Hace exactamente ocho días Manuel Chiriboga escribió, en su columna vecina a esta, un artículo al que llamó ‘Despedida’. Creo que a todos los que lo leímos se nos puso la carne de gallina y se nos encogió el corazón. Pero también creció nuestra admiración ante la gallardía con la que un hombre enfrenta el fin: el fin de su escritura. El fin de su vida.

El artículo es como Manuel: sencillo, diáfano, profundo. Y tierno. Su texto está elaborado, más que con letras, con optimismo, ese mismo optimismo que Manuel reparte a quienes lo vemos, aunque desde hace un tiempo ya no lo veamos. Intuimos que en su cara seguirá prendida esa sonrisa buena, como de niño juguetón, como de viejo sabio, como de eterno desentrañador de enigmas.

Lo recuerdo cuando llegaba a la escuela en una bicicleta grande para nosotros pero no para él, que siempre fue alto y fortachón. Y lo recuerdo en el colegio jugando básquet y enamorando a las chicas bellas a las que había que enamorar. No sé por qué, pero también lo recuerdo tomando helados en la avenida Amazonas… no sé por qué.

Después, como el helado, su destino se me deslió por muchos años: fue a Bélgica y estudió en Lovaina, en esa época en que todavía se vivían los coletazos de Mayo del 68 y del Concilio Vaticano II, y todos –los de allá y los de acá– soñábamos en la revolución. Allí se graduó no solo de sociólogo, sino también de amor: Amarilis, la que lo alumbra con ternezas, la que ilumina los días de neblina y los vuelve soleados, veraniegos.

A su regreso, su trabajo se volcó hacia los campesinos.
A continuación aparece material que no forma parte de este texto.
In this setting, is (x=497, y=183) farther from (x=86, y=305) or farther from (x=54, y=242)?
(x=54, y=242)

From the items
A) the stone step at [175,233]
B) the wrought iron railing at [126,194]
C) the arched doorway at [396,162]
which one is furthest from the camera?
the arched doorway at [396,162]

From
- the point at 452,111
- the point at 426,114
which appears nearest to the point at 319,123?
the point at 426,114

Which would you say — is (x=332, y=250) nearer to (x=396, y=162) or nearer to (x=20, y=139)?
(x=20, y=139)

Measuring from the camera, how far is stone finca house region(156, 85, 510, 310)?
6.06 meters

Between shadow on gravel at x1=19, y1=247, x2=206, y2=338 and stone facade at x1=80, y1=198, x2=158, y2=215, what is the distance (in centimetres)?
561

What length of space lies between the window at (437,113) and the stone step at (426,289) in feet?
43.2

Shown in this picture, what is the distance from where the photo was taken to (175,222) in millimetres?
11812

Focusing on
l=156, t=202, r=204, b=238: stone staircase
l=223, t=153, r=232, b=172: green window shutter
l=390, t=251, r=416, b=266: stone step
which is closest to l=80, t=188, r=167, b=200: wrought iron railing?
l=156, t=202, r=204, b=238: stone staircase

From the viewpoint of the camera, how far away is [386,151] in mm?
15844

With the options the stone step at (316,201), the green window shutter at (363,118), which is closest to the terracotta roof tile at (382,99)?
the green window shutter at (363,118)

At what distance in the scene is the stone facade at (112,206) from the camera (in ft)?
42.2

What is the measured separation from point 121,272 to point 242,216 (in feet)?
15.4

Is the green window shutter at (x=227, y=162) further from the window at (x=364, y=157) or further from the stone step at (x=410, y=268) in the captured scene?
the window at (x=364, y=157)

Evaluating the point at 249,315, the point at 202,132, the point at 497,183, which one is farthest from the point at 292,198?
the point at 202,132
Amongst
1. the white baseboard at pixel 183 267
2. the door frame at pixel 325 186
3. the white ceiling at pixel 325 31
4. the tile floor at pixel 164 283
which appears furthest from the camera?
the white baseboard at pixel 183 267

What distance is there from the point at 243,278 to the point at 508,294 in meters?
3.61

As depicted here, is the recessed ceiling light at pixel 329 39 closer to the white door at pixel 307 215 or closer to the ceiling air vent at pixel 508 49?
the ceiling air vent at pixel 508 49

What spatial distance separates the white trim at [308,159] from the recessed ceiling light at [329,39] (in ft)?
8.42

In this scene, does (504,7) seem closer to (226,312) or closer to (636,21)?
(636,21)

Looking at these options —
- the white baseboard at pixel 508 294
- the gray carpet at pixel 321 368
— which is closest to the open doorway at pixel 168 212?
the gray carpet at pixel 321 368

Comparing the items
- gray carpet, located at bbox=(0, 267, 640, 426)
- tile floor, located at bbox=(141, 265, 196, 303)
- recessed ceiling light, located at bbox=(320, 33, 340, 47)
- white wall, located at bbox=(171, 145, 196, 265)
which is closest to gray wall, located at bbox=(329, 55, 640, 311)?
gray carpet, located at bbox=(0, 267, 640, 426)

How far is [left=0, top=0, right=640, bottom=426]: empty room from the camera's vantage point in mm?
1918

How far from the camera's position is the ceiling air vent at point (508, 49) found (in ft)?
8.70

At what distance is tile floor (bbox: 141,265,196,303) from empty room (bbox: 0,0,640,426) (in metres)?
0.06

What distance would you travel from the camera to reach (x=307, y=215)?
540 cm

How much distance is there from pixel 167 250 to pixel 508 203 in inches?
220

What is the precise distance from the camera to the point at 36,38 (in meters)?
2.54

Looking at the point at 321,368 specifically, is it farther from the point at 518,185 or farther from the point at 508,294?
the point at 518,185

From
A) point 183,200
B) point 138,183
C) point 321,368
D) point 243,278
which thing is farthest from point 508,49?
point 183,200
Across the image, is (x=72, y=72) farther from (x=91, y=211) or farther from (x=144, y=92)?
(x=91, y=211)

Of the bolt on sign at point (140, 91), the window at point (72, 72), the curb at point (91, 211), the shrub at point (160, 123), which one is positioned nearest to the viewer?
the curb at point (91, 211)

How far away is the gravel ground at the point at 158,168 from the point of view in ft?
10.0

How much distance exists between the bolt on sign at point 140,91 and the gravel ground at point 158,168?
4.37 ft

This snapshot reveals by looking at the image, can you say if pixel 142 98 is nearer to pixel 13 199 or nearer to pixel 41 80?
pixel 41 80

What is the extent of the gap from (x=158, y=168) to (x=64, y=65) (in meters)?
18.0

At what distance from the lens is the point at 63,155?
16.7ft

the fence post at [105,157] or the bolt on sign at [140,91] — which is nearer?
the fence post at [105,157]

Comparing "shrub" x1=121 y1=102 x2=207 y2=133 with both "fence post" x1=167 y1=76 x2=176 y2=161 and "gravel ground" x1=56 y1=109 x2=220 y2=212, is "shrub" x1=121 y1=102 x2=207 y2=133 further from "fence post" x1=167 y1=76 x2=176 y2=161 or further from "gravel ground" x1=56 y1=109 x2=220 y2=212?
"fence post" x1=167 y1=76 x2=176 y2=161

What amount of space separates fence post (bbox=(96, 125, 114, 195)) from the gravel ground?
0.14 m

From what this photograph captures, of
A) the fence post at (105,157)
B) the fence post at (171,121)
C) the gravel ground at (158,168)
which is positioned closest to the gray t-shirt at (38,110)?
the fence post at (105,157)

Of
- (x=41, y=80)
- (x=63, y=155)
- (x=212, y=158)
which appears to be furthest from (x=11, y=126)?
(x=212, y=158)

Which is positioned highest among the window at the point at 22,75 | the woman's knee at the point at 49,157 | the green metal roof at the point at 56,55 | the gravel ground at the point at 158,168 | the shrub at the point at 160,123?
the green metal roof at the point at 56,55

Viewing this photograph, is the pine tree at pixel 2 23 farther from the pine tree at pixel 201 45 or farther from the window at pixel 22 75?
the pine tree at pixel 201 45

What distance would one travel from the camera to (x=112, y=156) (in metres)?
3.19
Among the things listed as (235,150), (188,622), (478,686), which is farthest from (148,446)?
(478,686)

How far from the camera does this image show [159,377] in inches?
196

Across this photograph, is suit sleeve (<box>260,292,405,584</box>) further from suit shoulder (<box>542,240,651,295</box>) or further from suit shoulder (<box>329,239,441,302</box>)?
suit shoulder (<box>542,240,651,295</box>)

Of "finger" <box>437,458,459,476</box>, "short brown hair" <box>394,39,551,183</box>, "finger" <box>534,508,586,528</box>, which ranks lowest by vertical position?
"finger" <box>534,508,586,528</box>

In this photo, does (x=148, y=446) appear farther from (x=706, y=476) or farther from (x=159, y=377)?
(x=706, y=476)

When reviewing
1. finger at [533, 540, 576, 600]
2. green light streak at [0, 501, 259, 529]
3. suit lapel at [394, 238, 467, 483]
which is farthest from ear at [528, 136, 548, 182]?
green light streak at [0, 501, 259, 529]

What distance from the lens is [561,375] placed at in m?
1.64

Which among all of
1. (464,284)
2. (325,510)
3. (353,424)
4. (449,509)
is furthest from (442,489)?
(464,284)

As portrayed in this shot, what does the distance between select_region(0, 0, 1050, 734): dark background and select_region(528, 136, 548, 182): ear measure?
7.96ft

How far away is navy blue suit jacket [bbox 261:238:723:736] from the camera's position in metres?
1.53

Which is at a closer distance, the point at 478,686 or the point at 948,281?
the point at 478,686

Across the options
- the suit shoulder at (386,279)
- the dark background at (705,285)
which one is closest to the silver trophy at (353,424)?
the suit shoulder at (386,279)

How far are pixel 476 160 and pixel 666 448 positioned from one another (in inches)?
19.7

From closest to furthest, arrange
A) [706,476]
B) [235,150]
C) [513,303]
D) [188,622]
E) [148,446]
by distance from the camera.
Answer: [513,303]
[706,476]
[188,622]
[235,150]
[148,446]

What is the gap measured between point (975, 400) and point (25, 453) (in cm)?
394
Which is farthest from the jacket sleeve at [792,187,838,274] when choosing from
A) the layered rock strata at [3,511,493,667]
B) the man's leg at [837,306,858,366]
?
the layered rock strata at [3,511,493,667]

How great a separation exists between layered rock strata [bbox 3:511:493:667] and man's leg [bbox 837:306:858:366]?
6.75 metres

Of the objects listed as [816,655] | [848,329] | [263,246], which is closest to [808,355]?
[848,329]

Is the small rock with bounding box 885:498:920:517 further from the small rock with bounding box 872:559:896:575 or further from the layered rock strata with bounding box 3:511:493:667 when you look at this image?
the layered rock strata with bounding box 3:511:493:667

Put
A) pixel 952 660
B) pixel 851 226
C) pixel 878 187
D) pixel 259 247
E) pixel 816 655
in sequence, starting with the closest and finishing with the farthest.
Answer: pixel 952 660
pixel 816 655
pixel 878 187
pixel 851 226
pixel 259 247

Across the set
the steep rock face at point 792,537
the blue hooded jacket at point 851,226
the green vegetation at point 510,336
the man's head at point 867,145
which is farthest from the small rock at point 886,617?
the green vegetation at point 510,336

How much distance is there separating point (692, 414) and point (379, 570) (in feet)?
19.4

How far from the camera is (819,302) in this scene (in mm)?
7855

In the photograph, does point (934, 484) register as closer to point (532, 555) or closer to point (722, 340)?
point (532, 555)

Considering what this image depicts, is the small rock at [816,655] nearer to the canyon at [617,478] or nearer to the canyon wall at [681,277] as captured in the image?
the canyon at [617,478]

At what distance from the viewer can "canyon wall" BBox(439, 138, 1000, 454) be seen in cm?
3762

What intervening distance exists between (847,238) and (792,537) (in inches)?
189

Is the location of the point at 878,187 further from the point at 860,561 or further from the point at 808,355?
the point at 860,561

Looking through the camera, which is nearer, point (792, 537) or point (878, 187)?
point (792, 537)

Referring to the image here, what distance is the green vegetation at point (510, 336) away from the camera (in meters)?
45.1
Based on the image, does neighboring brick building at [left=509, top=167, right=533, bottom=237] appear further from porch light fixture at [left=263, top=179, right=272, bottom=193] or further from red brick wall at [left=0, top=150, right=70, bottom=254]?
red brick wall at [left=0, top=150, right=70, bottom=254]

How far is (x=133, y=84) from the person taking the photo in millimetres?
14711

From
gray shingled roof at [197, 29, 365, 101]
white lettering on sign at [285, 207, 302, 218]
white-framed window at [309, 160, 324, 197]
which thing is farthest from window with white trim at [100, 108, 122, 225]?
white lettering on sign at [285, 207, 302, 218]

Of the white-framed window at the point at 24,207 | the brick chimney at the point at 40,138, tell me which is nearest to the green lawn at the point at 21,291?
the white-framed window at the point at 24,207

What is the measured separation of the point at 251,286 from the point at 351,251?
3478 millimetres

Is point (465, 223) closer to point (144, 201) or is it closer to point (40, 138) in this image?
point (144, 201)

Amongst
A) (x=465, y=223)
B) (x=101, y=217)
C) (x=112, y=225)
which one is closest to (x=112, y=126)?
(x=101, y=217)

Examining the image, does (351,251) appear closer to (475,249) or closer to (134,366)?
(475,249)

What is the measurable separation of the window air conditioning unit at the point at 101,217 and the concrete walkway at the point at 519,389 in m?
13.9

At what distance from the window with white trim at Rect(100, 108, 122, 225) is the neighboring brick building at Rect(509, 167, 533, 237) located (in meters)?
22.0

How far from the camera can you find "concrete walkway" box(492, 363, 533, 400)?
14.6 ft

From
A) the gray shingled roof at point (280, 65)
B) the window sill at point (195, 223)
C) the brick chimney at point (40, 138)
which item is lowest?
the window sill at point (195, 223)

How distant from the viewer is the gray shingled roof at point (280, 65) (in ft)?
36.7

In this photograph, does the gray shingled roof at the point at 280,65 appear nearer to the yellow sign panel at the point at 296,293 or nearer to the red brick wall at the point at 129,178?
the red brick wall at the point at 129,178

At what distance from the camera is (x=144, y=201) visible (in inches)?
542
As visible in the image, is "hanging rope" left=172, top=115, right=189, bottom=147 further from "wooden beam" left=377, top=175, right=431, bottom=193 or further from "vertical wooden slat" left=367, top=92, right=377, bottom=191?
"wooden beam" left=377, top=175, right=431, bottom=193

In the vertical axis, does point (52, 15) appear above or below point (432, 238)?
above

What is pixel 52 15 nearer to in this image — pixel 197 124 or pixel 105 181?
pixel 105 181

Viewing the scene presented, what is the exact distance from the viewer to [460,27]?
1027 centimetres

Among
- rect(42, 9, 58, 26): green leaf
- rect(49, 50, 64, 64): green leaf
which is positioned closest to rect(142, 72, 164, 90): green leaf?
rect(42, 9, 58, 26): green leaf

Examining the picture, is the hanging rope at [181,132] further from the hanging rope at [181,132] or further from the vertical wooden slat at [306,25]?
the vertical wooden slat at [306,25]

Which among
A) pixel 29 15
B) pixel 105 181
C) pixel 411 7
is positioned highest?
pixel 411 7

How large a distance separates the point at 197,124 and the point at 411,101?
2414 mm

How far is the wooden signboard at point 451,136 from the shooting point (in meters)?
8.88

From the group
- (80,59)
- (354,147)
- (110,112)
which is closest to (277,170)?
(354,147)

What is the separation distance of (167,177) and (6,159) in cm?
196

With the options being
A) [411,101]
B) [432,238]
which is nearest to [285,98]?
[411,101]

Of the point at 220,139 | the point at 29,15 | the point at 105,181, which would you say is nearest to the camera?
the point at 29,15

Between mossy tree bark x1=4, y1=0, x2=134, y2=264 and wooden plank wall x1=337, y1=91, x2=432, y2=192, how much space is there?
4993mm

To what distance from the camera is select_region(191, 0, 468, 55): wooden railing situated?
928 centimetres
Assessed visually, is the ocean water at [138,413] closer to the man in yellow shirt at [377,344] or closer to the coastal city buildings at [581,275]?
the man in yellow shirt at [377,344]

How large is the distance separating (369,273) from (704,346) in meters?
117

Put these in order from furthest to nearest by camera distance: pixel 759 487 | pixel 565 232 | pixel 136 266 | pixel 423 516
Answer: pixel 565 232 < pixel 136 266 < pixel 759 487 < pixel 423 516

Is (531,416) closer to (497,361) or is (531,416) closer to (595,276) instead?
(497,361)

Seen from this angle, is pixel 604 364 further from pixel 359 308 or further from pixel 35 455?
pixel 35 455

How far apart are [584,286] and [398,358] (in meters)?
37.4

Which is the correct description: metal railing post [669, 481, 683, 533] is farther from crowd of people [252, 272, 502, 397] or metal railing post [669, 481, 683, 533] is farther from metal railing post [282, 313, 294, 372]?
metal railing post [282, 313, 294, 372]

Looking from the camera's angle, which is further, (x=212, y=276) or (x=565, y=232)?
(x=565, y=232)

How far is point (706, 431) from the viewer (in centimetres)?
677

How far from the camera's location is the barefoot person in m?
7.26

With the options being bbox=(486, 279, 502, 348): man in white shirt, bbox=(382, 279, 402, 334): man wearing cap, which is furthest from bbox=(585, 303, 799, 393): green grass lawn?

Viajó por todo el Ecuador y pernoctó en las comunidades más lejanas. Recorrió también otros países y siguió leyendo (un vicio que adquirió en su niñez) y escribiendo mucho.

Pasó por organismos internacionales, pasó por la política, pasó por la agricultura. Pero siempre se quedó en sus ideas: no claudicó ante el poder, no volvió la espalda a sus utopías. Se quedó ahí, en sus sueños de justicia. Y se quedó también en sus amigos, que lo buscamos como un bálsamo: sabemos que él tiene la generosidad para escucharnos, la inteligencia para comprendernos.

Sí, y ahí está: instalado en el corazón de sus amigos. E instalado en sus quimeras.

Un día, ¿será cosa de ocho años?, le dijeron que tenía cáncer. Y desde entonces su lucha contra la enfermedad no ha tenido tregua. Y si uno lo llamaba y le decía reunámonos, él decía espérate, que me están haciendo un nuevo tratamiento de quimio. Pero en una semana nos vemos. Así, como si nada. Y cuando aparecía, se habían desleído –como el helado– casi todos los pelos de la cabeza, pero no su sonrisa, que era la misma sonrisa niña y juguetona con la que convivía con el cáncer y le enseñaba al cáncer a tener paciencia, a dejarle que disfrutara un poco más de un amanecer, del pecado de comer un chocolate, del beso de sus hijos.

Y así, hasta ahora, en que todos leímos esa despedida y sentimos que la piel se nos erizaba y el corazón se nos encogía y la rabia nos ganaba, y la admiración hacia Manuel crecía y exhibíamos su vida con el orgullo de quien ha visto cómo peleó y ganó, porque la manera en que ha vivido derrota cualquier cáncer, derrota cualquier olvido, derrota cualquier muerte.